Hacker News new | ask | show | jobs
by ludocode 665 days ago
It can be difficult to explain why bootstrapping is important. I put a "Why?" section in the README of my own bootstrapping compiler [0] for this reason.

Security is a big reason and it's one the bootstrappable team tend to focus on. In order to avoid the trusting trust problem and other attacks (like the recent xz backdoor), we need to be able to bootstrap everything from pure source code. They go as far as deleting all pre-generated files to ensure that they only rely on things that are hand-written and auditable. So bootstrapping Python for example is pretty complicated because the source contains code generated by Python scripts.

I'm much more interested in the cultural preservation aspect of it.
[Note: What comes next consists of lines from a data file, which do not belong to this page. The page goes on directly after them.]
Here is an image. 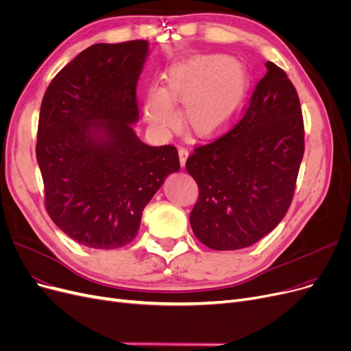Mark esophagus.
<instances>
[{"label": "esophagus", "instance_id": "34e87169", "mask_svg": "<svg viewBox=\"0 0 351 351\" xmlns=\"http://www.w3.org/2000/svg\"><path fill=\"white\" fill-rule=\"evenodd\" d=\"M178 152H179V162H180V166L184 167L185 163H186L188 156H189V152H188V149L184 147V146H179V147H178Z\"/></svg>", "mask_w": 351, "mask_h": 351}]
</instances>
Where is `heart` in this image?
I'll return each mask as SVG.
<instances>
[{"mask_svg":"<svg viewBox=\"0 0 351 351\" xmlns=\"http://www.w3.org/2000/svg\"><path fill=\"white\" fill-rule=\"evenodd\" d=\"M244 93L245 77L236 63L221 56H199L169 72L163 89H149L145 115L156 130H167L178 121L172 104L182 102L185 124L206 136L234 117Z\"/></svg>","mask_w":351,"mask_h":351,"instance_id":"1","label":"heart"}]
</instances>
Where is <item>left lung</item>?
I'll use <instances>...</instances> for the list:
<instances>
[{
  "label": "left lung",
  "instance_id": "obj_1",
  "mask_svg": "<svg viewBox=\"0 0 351 351\" xmlns=\"http://www.w3.org/2000/svg\"><path fill=\"white\" fill-rule=\"evenodd\" d=\"M241 119L195 147L186 171L199 189L189 215L193 234L213 250L257 243L287 215L304 158L301 102L274 62Z\"/></svg>",
  "mask_w": 351,
  "mask_h": 351
}]
</instances>
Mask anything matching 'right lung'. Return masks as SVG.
<instances>
[{
    "label": "right lung",
    "mask_w": 351,
    "mask_h": 351,
    "mask_svg": "<svg viewBox=\"0 0 351 351\" xmlns=\"http://www.w3.org/2000/svg\"><path fill=\"white\" fill-rule=\"evenodd\" d=\"M146 40L97 43L49 84L36 158L49 217L85 247H124L138 234L145 206L179 171L175 146L152 147L132 127Z\"/></svg>",
    "instance_id": "obj_1"
}]
</instances>
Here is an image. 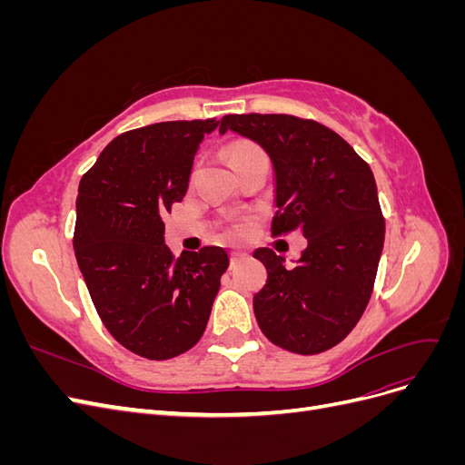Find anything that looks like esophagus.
<instances>
[{
    "label": "esophagus",
    "instance_id": "esophagus-1",
    "mask_svg": "<svg viewBox=\"0 0 465 465\" xmlns=\"http://www.w3.org/2000/svg\"><path fill=\"white\" fill-rule=\"evenodd\" d=\"M244 258H246L244 252H241V250H232V252H231V265L238 263V262L244 260Z\"/></svg>",
    "mask_w": 465,
    "mask_h": 465
}]
</instances>
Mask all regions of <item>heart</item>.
I'll use <instances>...</instances> for the list:
<instances>
[{
	"mask_svg": "<svg viewBox=\"0 0 465 465\" xmlns=\"http://www.w3.org/2000/svg\"><path fill=\"white\" fill-rule=\"evenodd\" d=\"M262 153L256 145L252 143H234L229 151V161H236V159H242V157H250V154H258ZM244 231L242 224H236V227L232 229L234 234H241Z\"/></svg>",
	"mask_w": 465,
	"mask_h": 465,
	"instance_id": "obj_1",
	"label": "heart"
}]
</instances>
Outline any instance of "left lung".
Masks as SVG:
<instances>
[{"label": "left lung", "instance_id": "obj_1", "mask_svg": "<svg viewBox=\"0 0 465 465\" xmlns=\"http://www.w3.org/2000/svg\"><path fill=\"white\" fill-rule=\"evenodd\" d=\"M258 143L275 180L273 234L301 229L308 241L292 267L258 248L267 270L254 294L258 326L272 343L316 355L343 341L367 308L384 248V219L371 166L343 137L287 114H229L219 134Z\"/></svg>", "mask_w": 465, "mask_h": 465}]
</instances>
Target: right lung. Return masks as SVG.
Instances as JSON below:
<instances>
[{
	"label": "right lung",
	"mask_w": 465,
	"mask_h": 465,
	"mask_svg": "<svg viewBox=\"0 0 465 465\" xmlns=\"http://www.w3.org/2000/svg\"><path fill=\"white\" fill-rule=\"evenodd\" d=\"M219 120H178L125 132L81 178L74 250L106 330L132 353L166 361L205 331L229 267L219 246L164 244V213L182 202L200 143Z\"/></svg>",
	"instance_id": "obj_1"
}]
</instances>
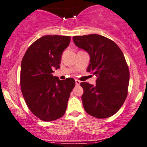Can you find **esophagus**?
<instances>
[{
    "label": "esophagus",
    "mask_w": 147,
    "mask_h": 147,
    "mask_svg": "<svg viewBox=\"0 0 147 147\" xmlns=\"http://www.w3.org/2000/svg\"><path fill=\"white\" fill-rule=\"evenodd\" d=\"M75 82H76V85H80V80H77V79H76Z\"/></svg>",
    "instance_id": "34e87169"
}]
</instances>
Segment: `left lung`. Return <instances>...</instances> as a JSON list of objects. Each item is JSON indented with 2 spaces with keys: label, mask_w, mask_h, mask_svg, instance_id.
I'll return each instance as SVG.
<instances>
[{
  "label": "left lung",
  "mask_w": 147,
  "mask_h": 147,
  "mask_svg": "<svg viewBox=\"0 0 147 147\" xmlns=\"http://www.w3.org/2000/svg\"><path fill=\"white\" fill-rule=\"evenodd\" d=\"M90 60L87 71L97 77L96 85L81 82L85 110L98 119L110 117L122 106L128 94L129 69L124 55L113 41L96 34L73 37Z\"/></svg>",
  "instance_id": "8db88e82"
}]
</instances>
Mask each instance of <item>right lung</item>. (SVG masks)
<instances>
[{"instance_id": "right-lung-1", "label": "right lung", "mask_w": 147, "mask_h": 147, "mask_svg": "<svg viewBox=\"0 0 147 147\" xmlns=\"http://www.w3.org/2000/svg\"><path fill=\"white\" fill-rule=\"evenodd\" d=\"M69 36L46 35L30 46L21 65V87L28 107L37 117L51 121L62 117L75 86L72 78L60 80L53 69L60 68Z\"/></svg>"}]
</instances>
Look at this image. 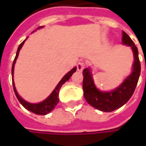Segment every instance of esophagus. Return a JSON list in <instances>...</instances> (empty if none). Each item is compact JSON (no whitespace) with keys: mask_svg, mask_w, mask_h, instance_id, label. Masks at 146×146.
Listing matches in <instances>:
<instances>
[{"mask_svg":"<svg viewBox=\"0 0 146 146\" xmlns=\"http://www.w3.org/2000/svg\"><path fill=\"white\" fill-rule=\"evenodd\" d=\"M76 66H77V70L81 72L82 70L84 69V62H79Z\"/></svg>","mask_w":146,"mask_h":146,"instance_id":"1","label":"esophagus"}]
</instances>
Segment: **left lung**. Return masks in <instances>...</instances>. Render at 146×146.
Wrapping results in <instances>:
<instances>
[{
  "label": "left lung",
  "mask_w": 146,
  "mask_h": 146,
  "mask_svg": "<svg viewBox=\"0 0 146 146\" xmlns=\"http://www.w3.org/2000/svg\"><path fill=\"white\" fill-rule=\"evenodd\" d=\"M122 42L130 46L134 55V63L132 73L117 88L111 92H102L96 88L91 71L88 68L83 70V90L87 102L96 109L104 112H111L120 108L131 98L137 87L141 74V63L138 58V50L132 39L123 31Z\"/></svg>",
  "instance_id": "obj_1"
}]
</instances>
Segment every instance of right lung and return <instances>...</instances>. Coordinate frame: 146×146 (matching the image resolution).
<instances>
[{
  "mask_svg": "<svg viewBox=\"0 0 146 146\" xmlns=\"http://www.w3.org/2000/svg\"><path fill=\"white\" fill-rule=\"evenodd\" d=\"M42 27H38L37 29L39 28H41ZM25 40H23V42L20 44V45L19 46L18 48V50H17V53H16V56H15V58L14 60V62H13V66H12V76H14V64L16 62V60L18 58V56H19V51L21 48L23 47V44L25 42ZM76 67H74L72 70H70L67 74H66L64 76V77L61 80V81L59 82L58 84L56 86V88H54V90L53 91V93H51L48 98H46L44 101H43L37 104H32V103H29L27 102H26L25 100H23V98L20 97L19 95L18 94L17 91H16V88H15V86H14V80H13V87H14V91L16 97L18 98V100L19 101V102L23 106L26 108L27 110L31 111L32 113H35L36 115H44L48 114L50 111H52L54 107L57 106V104L59 102V98H58V93H59V90L61 87L62 86V84H64L65 82H66L69 79H70L71 76L76 72Z\"/></svg>",
  "mask_w": 146,
  "mask_h": 146,
  "instance_id": "right-lung-1",
  "label": "right lung"
}]
</instances>
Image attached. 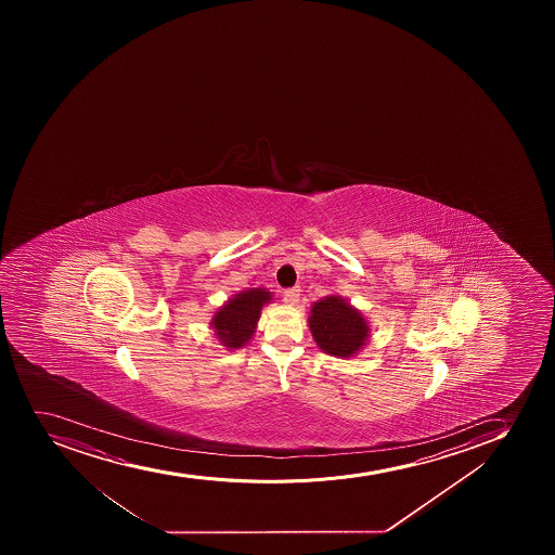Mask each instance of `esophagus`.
<instances>
[{"label":"esophagus","instance_id":"esophagus-1","mask_svg":"<svg viewBox=\"0 0 555 555\" xmlns=\"http://www.w3.org/2000/svg\"><path fill=\"white\" fill-rule=\"evenodd\" d=\"M298 298H300V289H287V292H284V302L287 304V306H297Z\"/></svg>","mask_w":555,"mask_h":555}]
</instances>
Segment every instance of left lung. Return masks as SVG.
Listing matches in <instances>:
<instances>
[{
	"mask_svg": "<svg viewBox=\"0 0 555 555\" xmlns=\"http://www.w3.org/2000/svg\"><path fill=\"white\" fill-rule=\"evenodd\" d=\"M309 330L317 346L331 357L351 358L367 346L371 327L360 309L338 295H327L311 306Z\"/></svg>",
	"mask_w": 555,
	"mask_h": 555,
	"instance_id": "1",
	"label": "left lung"
}]
</instances>
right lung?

We want to preserve contemporary media for future archaeologists, for example in the Arctic World Archive [1]. Unfortunately it's pointless if they have no way to decode it. So what do we do? We can preserve the specs, but we can't really expect them to implement x265 and everything else they would need from scratch. We can preserve binaries, but then they'd need to either get thousand-year-old hardware running or virtualize a thousand-year-old CPU. We can give them, say, a definition of a simple Lisp, and then give them code that runs on that, but then who's going to implement x265 in a basic Lisp? None of this is really practical.

That's why in my project I made a simple virtual machine, then bootstrapped C on top of it. It's trivially portable, not just to present-day architectures but to future and alien architectures as well. Any future archaeologist or alien civilization could implement the VM in a day, then run the C bootstrap on it, then compile ffmpeg or whatever and decode our media. There are no black boxes here: it's all debuggable, auditable, open, handwritten source code.

[0]: https://github.com/ludocode/onramp?tab=readme-ov-file#why-bo...

[1]: https://en.wikipedia.org/wiki/Arctic_World_Archive

2 comments

Yep, I think this would have been good context in the OP
Say you start with nothing but "pure source code".

With what tool do you process that source code?

The minimum tool that bootstrapping projects tend to start with is a hex monitor. That is, a simple-as-possible tool that converts hexadecimal bytes of input into raw bytes in memory, and then jumps to it.

You need some way of getting this hex tool in memory of course. On traditional computers this could be done on front panel switches, but of course modern computers don't have those anymore. You could also imagine it hand-woven into core rope memory for example, which could then be connected directly to the CPU at its boot address. There are many options here; getting the hex tool running is very platform-specific.

Once you have a hex tool, you can then use that to input the next stage, which is written in commented hexadecimal source code. The next tool then adds a few features, and so does the tool after that, and so on, eventually working your way up to assembly and C.

From the point of view of trust and security, bootstrapping has to be something that's easily repeatable by everyone, in a reasonable amount of time and steps, with the same results.

Not to mention using only the current versions of all the deliverables or at most one version back.